Privatverkauf steuerfrei

Kompliziert wird es, wenn mehrere Personen an einem Pferd beteiligt sind: Hier muss im Einzelfall geklärt werden, ob einzelne Beteiligte oder auch die Gemeinschaft selbst Unternehmerstatus haben.

Landwirte, die die Umsatzsteuerpauschalierung anwenden, betrifft die Erhöhung nicht, der Satz beträgt wie bisher 10,7 Prozent. Doch auch hier gilt eine Ausnahme: Haben Betroffene das jeweilige Pferd insgesamt mehr als fünf Prozent für Umsätze genutzt, die der Regelbesteuerung unterliegen – zum Beispiel für Reitunterricht oder die Vermietung an Reitgäste – muss der Landwirt auch für den Verkauf 19 Prozent Umsatzsteuer an das Finanzamt abführen.

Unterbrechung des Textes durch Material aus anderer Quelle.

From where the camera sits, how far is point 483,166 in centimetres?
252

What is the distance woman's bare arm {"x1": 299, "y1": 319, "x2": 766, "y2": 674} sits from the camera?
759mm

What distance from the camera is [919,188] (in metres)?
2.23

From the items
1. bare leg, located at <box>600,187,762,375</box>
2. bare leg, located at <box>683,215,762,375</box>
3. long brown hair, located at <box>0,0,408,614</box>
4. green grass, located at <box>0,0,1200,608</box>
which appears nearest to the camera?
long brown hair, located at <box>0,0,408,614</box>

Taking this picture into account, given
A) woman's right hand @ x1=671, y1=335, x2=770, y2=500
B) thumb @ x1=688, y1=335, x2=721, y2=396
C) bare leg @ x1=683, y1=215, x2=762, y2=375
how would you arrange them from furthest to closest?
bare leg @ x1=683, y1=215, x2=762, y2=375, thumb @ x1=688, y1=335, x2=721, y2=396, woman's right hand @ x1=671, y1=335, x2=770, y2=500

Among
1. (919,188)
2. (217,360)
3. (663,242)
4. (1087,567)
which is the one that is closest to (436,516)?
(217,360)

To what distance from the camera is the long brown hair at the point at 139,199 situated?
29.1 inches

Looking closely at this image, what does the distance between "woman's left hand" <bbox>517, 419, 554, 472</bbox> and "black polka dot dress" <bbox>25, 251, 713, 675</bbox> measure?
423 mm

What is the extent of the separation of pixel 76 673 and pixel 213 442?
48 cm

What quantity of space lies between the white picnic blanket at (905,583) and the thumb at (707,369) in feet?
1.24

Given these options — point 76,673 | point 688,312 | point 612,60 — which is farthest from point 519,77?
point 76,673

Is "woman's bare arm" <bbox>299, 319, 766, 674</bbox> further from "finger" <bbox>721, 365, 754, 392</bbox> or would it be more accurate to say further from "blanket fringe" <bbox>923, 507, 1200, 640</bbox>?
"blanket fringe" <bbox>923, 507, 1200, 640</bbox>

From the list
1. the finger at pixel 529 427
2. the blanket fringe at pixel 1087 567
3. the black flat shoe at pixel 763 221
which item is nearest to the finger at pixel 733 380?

Kauft der Unternehmer mit Umsatzsteuerregelbesteuerung ein Pferd für sein Unternehmen, bekommt er die Umsatzsteuer vom Finanzamt erstattet. Belastend wirkt sich die  Umsatzsteuererhöhung also nur dann aus, wenn die Käufer Privatleute, pauschalierende Landwirte oder umsatzsteuerliche Kleinunternehmer sind.

Verkauft jemand ein privat genutztes Pferd, fällt keine Umsatzsteuer an. Wickelt der Verkäufer den Vorgang aber über einen Händler oder einen Kommissionär ab, dann verteuert sich das Pferd um 19 Prozent Umsatzsteuer, wenn es an einen Käufer geht, der kein vorsteuerabzugsberechtigter Unternehmer ist.

Verkäufer trägt Risiko

Für die folgenden Fälle kann die sogenannte Differenzbesteuerung angewendet werden: Fällt beim Verkäufer keine Umsatzsteuer an, weil er Privatmann oder Kleinunternehmer ist und ist der Käufer ein „Wiederverkäufer“, also beispielsweise ein Händler oder Kommissionär, muss der Wiederverkäufer beim Weiterverkauf Umsatzsteuer nur auf die Differenz zwischen Ein- und Verkaufspreis, also seinem Aufschlag zahlen. Die Differenzbesteuerung kann selbst dann angewendet werden, wenn das Pferd vor dem Weiterverkauf als Spring- oder Dressurpferd ausgebildet wird.

Rechtlich liegt das Risiko der Umsatzsteuer regelmäßig beim Verkäufer. Ist nichts anderes vereinbart. muss er die anfallende Umsatzsteuer unter Umständen aus dem Kaufpreis herausrechnen.